• [Try it]
Pull out the text accompanying each picture in the material below, copying every line unchanged. Leave the pictures themselves out of your answer.

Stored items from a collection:

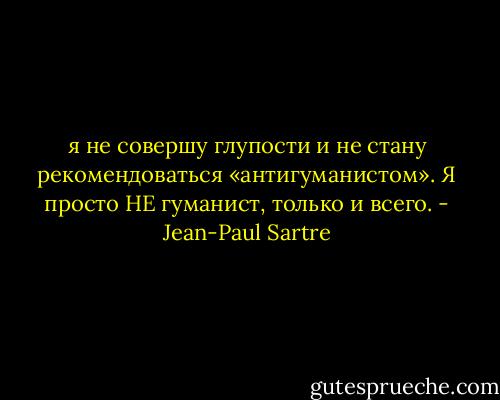 я не совершу глупости и не стану рекомендоваться «антигуманистом». Я просто НЕ гуманист, только и всего. - Jean-Paul Sartre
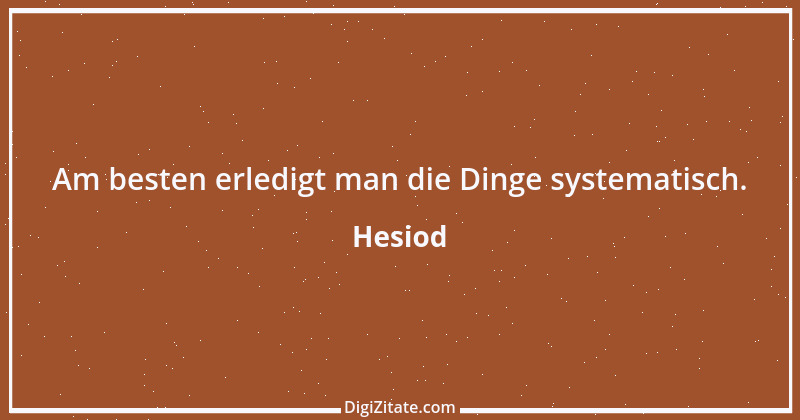 Zitat von Hesiod 18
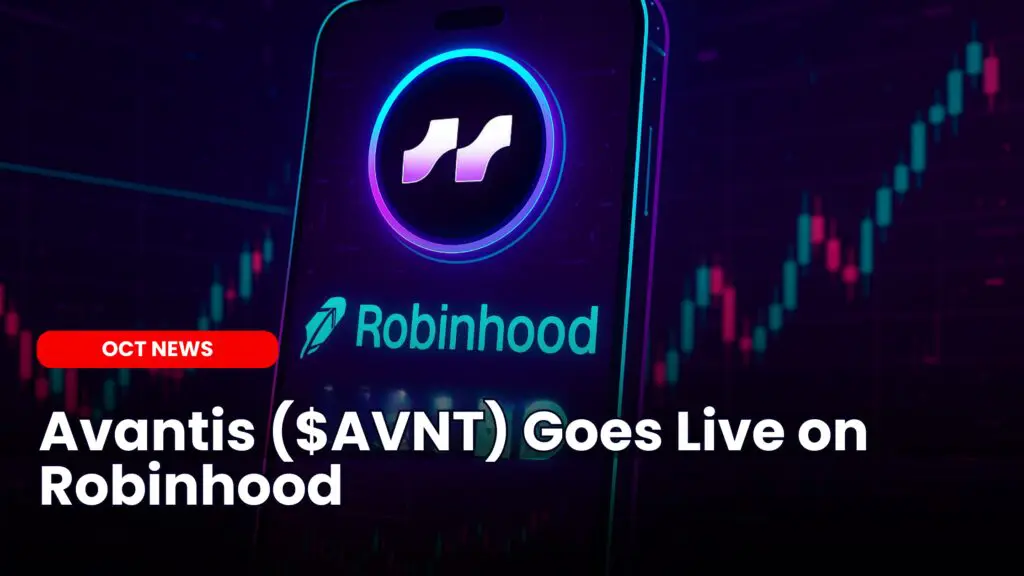 Avantis ($AVNT) Goes Live on Robinhood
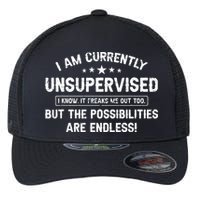 I Am Currently Unsupervised But Possibilities Are Endless Flexfit Unipanel Trucker Cap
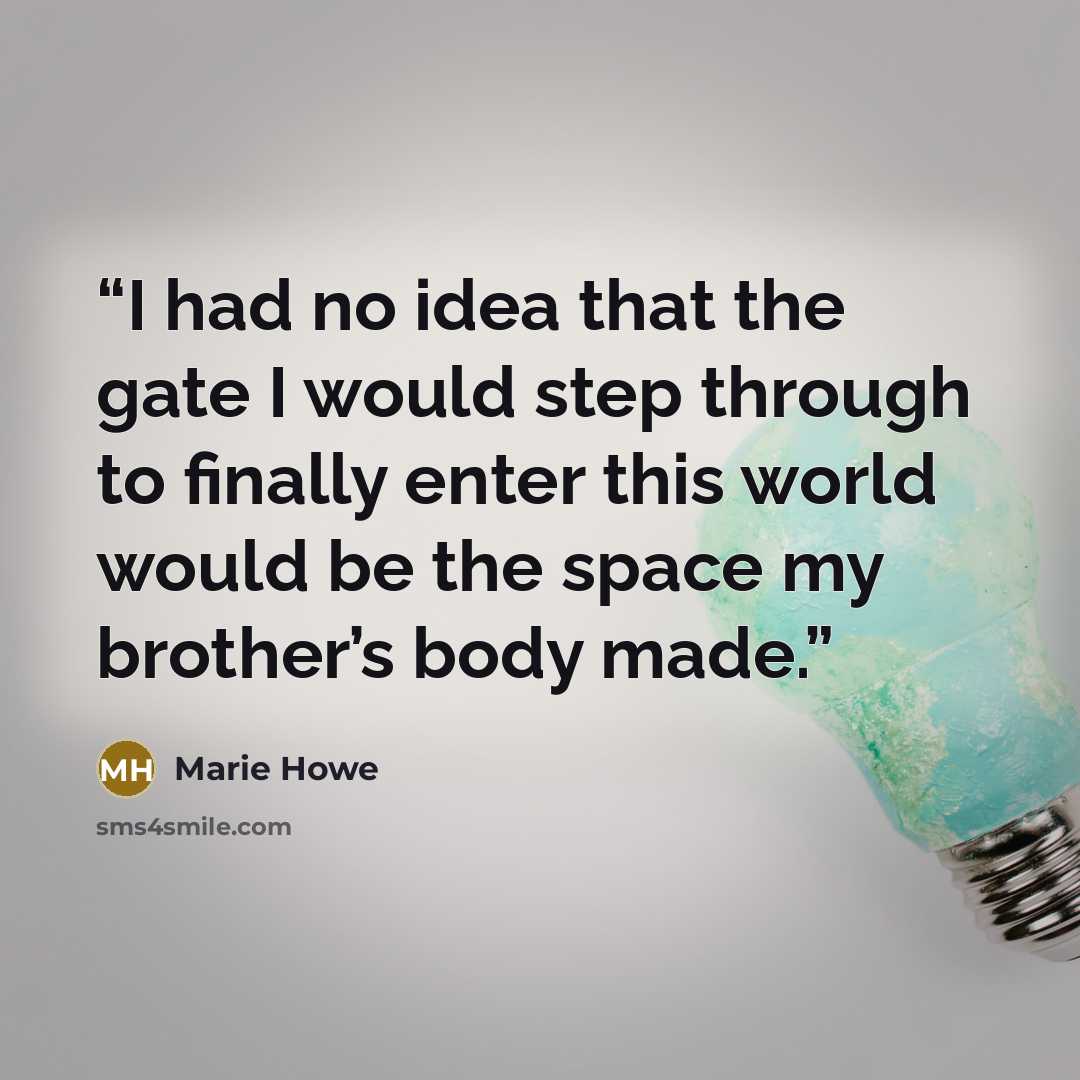 “I had no idea that the gate I would step through to finally enter this world would be the space my brother’s body made.” quote by Marie Howe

• [Written solution]
 я не совершу глупости и не стану рекомендоваться «антигуманистом». Я просто НЕ гуманист, только и всего. - Jean-Paul Sartre
 Zitat von Hesiod 18
 Avantis ($AVNT) Goes Live on Robinhood
 I Am Currently Unsupervised But Possibilities Are Endless Flexfit Unipanel Trucker Cap
 “I had no idea that the gate I would step through to finally enter this world would be the space my brother’s body made.” quote by Marie Howe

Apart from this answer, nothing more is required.